Swiss fund manager SUSI Partners acquired a 50 percent stake in AMS’ Southern California portfolio of distributed battery storage systems Monday.
The package includes more than 90 lithium-ion systems adding up to storage capacity of 63 megawatts and 340 megawatt-hours. AMS will continue to operate the assets.
AMS secured contracts with utility Southern California Edison back in 2014 to install batteries at commercial and industrial sites to lower both customer bills and grid demand in constrained areas. AMS owes the utility 50 megawatts and 200 megawatt-hours of capacity, but the company said recently it will build out its fleet to 62 megawatts and 352 megawatt-hours to allow for greater operational flexibility.
As of mid-March, AMS had brought online 27 megawatts and 142 megawatt-hours of energy storage capacity at 40 sites within SCE territory.
The SCE deal heralded the arrival of the still-nascent commercial storage market, but AMS soon found that developing large amounts of energy storage required more capital than a young startup could muster. It secured a partner in Macquarie’s Green Investment Group, which supplied $200 million in 2016 to bring the portfolio through the development phase.
Now Macquarie has sold half of the portfolio to SUSI to own for the long haul. The transaction illustrates how the distributed storage business model has evolved to incorporate larger sources of capital.
“SUSI’s entry into the U.S. and acquisition of a 50 percent stake in Macquarie’s behind-the-meter portfolio signals a leap in storage investments from just strategic in nature to those driven by the kind of economic returns generally expected of traditional energy assets,” said Ravi Manghani, energy storage director at Wood Mackenzie Power & Renewables.
The Southern California contracts are “golden,” Manghani added, thanks to the steady contracted revenue stream from the utility. Such a dependable offtaker hedges the risk associated with revenue from other sources, like customer payments or market participation.
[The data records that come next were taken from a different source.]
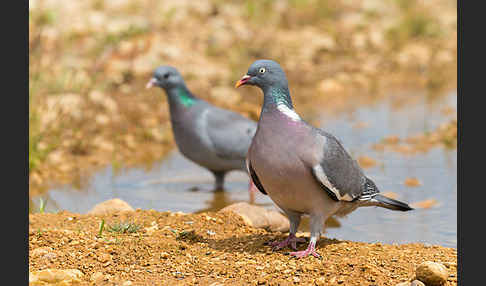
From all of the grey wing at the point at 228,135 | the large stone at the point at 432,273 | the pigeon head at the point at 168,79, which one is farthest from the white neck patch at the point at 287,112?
the pigeon head at the point at 168,79

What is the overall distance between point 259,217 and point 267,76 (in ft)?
4.13

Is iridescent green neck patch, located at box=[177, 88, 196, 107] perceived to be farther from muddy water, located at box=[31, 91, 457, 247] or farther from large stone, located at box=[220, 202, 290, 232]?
large stone, located at box=[220, 202, 290, 232]

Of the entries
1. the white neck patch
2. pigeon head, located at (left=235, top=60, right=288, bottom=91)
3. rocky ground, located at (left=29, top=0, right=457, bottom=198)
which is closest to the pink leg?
the white neck patch

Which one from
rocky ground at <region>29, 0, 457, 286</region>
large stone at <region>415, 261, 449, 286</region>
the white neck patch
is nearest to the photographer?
large stone at <region>415, 261, 449, 286</region>

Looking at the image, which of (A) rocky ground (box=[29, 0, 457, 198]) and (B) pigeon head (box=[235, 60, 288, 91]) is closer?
(B) pigeon head (box=[235, 60, 288, 91])

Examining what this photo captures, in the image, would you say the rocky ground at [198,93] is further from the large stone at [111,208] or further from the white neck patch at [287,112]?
the white neck patch at [287,112]

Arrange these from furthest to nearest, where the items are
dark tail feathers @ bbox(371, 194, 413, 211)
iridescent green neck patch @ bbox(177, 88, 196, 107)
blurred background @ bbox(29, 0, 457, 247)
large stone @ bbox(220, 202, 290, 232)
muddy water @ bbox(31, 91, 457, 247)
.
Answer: iridescent green neck patch @ bbox(177, 88, 196, 107) → blurred background @ bbox(29, 0, 457, 247) → muddy water @ bbox(31, 91, 457, 247) → large stone @ bbox(220, 202, 290, 232) → dark tail feathers @ bbox(371, 194, 413, 211)

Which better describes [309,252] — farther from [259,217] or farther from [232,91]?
[232,91]

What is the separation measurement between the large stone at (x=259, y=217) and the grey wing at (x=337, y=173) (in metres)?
0.92

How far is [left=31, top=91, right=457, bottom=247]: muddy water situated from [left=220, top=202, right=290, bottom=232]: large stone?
1.60ft

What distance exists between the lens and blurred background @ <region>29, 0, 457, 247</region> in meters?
7.64

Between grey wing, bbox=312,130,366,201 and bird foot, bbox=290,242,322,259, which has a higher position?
grey wing, bbox=312,130,366,201

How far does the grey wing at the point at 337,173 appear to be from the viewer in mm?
4930

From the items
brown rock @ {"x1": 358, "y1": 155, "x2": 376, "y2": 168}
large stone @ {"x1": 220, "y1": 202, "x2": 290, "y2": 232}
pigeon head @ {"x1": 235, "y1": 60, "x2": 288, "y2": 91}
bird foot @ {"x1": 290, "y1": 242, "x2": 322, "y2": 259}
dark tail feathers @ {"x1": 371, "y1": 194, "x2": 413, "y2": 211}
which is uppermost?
pigeon head @ {"x1": 235, "y1": 60, "x2": 288, "y2": 91}
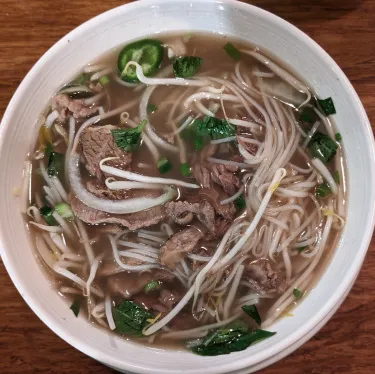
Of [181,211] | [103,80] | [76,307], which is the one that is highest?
[103,80]

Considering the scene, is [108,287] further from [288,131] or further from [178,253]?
[288,131]

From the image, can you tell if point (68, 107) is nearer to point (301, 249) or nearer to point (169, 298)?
point (169, 298)

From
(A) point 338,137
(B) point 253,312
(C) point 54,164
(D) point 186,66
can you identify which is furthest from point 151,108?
(B) point 253,312

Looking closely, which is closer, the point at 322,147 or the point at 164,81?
the point at 322,147

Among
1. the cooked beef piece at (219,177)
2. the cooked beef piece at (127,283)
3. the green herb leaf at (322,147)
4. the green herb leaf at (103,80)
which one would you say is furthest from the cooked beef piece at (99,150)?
the green herb leaf at (322,147)

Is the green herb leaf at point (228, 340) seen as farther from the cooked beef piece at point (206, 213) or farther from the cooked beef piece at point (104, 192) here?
the cooked beef piece at point (104, 192)

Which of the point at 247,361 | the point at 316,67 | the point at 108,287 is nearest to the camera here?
the point at 247,361

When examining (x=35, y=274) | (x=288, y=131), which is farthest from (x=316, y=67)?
(x=35, y=274)
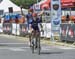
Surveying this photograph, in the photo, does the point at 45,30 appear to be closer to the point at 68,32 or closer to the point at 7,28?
the point at 68,32

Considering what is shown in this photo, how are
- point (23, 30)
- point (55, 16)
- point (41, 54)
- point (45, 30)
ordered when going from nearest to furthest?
point (41, 54), point (55, 16), point (45, 30), point (23, 30)

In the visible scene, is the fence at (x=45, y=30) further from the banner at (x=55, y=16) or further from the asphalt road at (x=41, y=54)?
the asphalt road at (x=41, y=54)

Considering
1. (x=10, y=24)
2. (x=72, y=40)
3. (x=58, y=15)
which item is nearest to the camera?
(x=72, y=40)

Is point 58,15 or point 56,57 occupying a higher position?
point 58,15

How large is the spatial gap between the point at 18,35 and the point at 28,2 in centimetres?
7502

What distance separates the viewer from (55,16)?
28031 millimetres

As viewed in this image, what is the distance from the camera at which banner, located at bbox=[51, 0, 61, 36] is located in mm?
27750

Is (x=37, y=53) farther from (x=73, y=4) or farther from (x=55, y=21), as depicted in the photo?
(x=73, y=4)

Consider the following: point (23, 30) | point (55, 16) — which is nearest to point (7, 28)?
point (23, 30)

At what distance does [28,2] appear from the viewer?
111938 millimetres

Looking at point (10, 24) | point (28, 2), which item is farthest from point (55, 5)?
point (28, 2)

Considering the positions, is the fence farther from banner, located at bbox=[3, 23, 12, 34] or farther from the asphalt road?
the asphalt road

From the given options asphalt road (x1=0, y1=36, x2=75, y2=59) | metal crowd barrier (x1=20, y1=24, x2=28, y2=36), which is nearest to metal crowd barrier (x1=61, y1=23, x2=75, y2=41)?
asphalt road (x1=0, y1=36, x2=75, y2=59)

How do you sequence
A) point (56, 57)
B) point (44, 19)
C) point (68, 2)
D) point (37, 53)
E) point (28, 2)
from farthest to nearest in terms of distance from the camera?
point (28, 2)
point (44, 19)
point (68, 2)
point (37, 53)
point (56, 57)
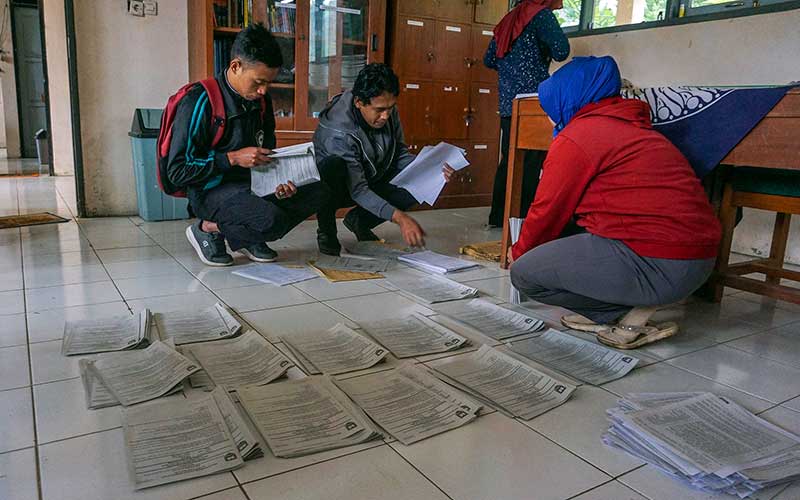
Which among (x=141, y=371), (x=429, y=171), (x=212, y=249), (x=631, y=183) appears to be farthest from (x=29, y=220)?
(x=631, y=183)

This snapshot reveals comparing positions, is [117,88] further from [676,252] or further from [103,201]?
[676,252]

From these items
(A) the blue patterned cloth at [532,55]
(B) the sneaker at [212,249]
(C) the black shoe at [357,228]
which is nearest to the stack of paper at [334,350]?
(B) the sneaker at [212,249]

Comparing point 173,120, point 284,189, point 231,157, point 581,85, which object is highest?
point 581,85

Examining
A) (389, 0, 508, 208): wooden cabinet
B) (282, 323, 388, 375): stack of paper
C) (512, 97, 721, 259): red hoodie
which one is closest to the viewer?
(282, 323, 388, 375): stack of paper

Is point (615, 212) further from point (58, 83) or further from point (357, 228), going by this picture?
point (58, 83)

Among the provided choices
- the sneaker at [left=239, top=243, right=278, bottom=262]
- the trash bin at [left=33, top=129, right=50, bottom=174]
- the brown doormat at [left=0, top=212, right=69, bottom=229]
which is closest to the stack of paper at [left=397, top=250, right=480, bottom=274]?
the sneaker at [left=239, top=243, right=278, bottom=262]

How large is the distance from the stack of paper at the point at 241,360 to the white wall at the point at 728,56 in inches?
114

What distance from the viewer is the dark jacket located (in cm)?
249

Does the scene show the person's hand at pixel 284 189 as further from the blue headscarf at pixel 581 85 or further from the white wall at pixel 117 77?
the white wall at pixel 117 77

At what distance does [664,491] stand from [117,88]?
360cm

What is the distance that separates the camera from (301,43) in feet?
12.4

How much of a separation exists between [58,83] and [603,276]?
5.72 metres

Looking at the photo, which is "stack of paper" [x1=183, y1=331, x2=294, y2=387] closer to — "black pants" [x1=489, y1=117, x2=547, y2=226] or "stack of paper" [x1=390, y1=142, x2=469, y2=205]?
"stack of paper" [x1=390, y1=142, x2=469, y2=205]

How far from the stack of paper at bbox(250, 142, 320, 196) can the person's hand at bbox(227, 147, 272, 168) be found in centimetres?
2
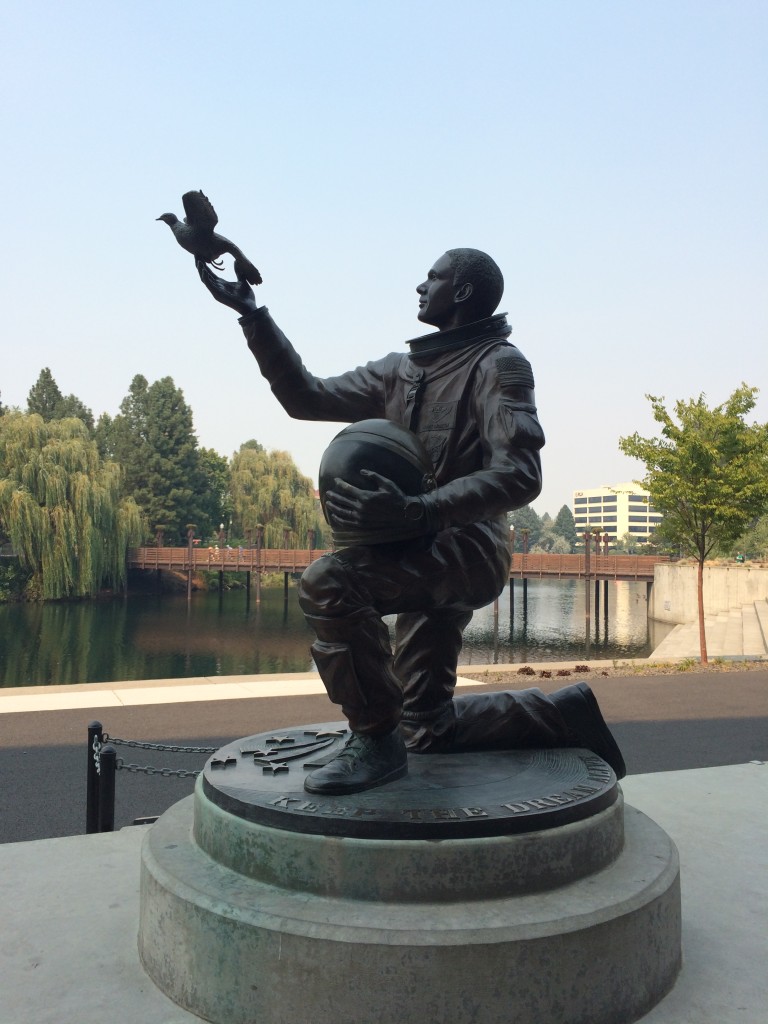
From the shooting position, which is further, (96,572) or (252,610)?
(252,610)

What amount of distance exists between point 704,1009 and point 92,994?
228cm

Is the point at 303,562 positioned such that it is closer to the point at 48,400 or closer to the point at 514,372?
the point at 48,400

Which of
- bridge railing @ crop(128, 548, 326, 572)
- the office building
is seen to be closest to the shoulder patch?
bridge railing @ crop(128, 548, 326, 572)

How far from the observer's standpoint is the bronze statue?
354 cm

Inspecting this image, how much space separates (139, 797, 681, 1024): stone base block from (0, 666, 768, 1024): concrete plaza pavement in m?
0.10

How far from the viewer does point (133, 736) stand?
928cm

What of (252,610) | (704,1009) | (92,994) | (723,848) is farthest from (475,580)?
(252,610)

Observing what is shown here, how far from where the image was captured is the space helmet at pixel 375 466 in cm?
353

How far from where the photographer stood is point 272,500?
2211 inches

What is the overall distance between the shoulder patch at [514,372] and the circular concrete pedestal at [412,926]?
177 centimetres

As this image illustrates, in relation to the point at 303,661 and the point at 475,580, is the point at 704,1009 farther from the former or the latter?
the point at 303,661

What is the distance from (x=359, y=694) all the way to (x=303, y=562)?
4240 centimetres

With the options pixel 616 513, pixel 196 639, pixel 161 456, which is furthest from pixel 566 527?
pixel 196 639

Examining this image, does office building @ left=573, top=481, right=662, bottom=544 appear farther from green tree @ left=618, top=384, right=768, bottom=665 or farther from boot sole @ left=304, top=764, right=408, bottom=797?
boot sole @ left=304, top=764, right=408, bottom=797
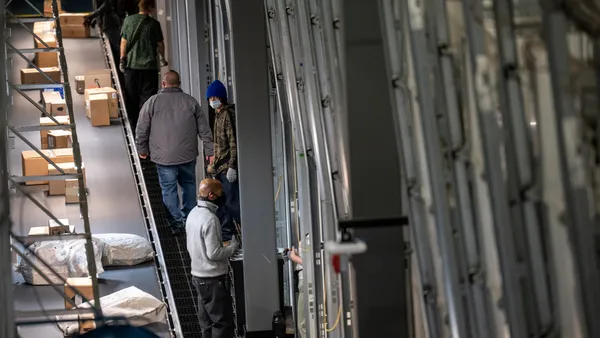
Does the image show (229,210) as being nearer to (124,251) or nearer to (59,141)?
(124,251)

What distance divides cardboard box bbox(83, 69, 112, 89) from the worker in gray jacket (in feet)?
15.5

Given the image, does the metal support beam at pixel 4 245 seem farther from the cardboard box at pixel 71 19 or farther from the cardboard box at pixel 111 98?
the cardboard box at pixel 71 19

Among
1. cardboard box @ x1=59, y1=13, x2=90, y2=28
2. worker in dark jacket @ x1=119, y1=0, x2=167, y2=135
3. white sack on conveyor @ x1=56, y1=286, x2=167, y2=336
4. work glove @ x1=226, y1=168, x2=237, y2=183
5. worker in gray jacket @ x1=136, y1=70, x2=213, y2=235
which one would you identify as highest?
cardboard box @ x1=59, y1=13, x2=90, y2=28

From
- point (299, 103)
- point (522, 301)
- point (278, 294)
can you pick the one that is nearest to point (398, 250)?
point (522, 301)

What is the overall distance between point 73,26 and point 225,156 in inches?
334

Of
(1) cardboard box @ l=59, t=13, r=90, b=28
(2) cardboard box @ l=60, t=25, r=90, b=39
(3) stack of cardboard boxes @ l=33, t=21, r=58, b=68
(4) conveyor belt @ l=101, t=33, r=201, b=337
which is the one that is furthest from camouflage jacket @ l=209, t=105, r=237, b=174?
(1) cardboard box @ l=59, t=13, r=90, b=28

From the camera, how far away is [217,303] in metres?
9.41

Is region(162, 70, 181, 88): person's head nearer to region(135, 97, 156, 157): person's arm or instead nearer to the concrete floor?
region(135, 97, 156, 157): person's arm

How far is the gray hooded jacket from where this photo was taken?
36.1 ft

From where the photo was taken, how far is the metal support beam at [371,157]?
480 centimetres

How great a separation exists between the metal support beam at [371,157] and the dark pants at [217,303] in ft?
14.9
This marks the first U.S. investment for SUSI, a Swiss firm that invests on behalf of large institutions, and runs a rare fund dedicated to energy storage assets. That fund achieved final close in 2018 with 252 million euros. Previously, the ecosystem of storage asset owners in the U.S. was limited to just a few names, including Macquarie and Generate Capital.
Institutional investors have largely shied away from storage, which they consider newer and riskier than better-understood assets like wind and solar farms.
They could, however, play a vital role in the industry’s growth. Batteries are expensive to deploy, and generate returns over many years. If developers can find the capital to develop such projects, they still benefit from unloading them to free up capital for new projects.
Macquarie’s Green Investment Group prefers to focus on development and construction, said Rob Kupchak, Macquarie Capital senior managing director and head of Infrastructure and Energy Americas, in a statement.
“As our portfolio reaches a more mature stage with projects entering the operational phase, we are delighted to bring in SUSI as a partner,” he said.
SUSI described its investment decision not in terms of expected returns, but as a way to participate in California’s legislatively committed goal of zero-carbon electricity by 2045.
“We are thrilled with this transaction in light of the role the portfolio has as a critical enabler of California’s long-term energy transition policy and look forward to continue investing in the U.S. market,” SUSI Partners CIO Marco van Daele said in the announcement.
The commercial storage market remains almost entirely confined to California, which has passed a suite of supporting policies. Massachusetts and New York have assembled their own support structures for storage deployment, which could lead to a boom in the Northeast in the coming years.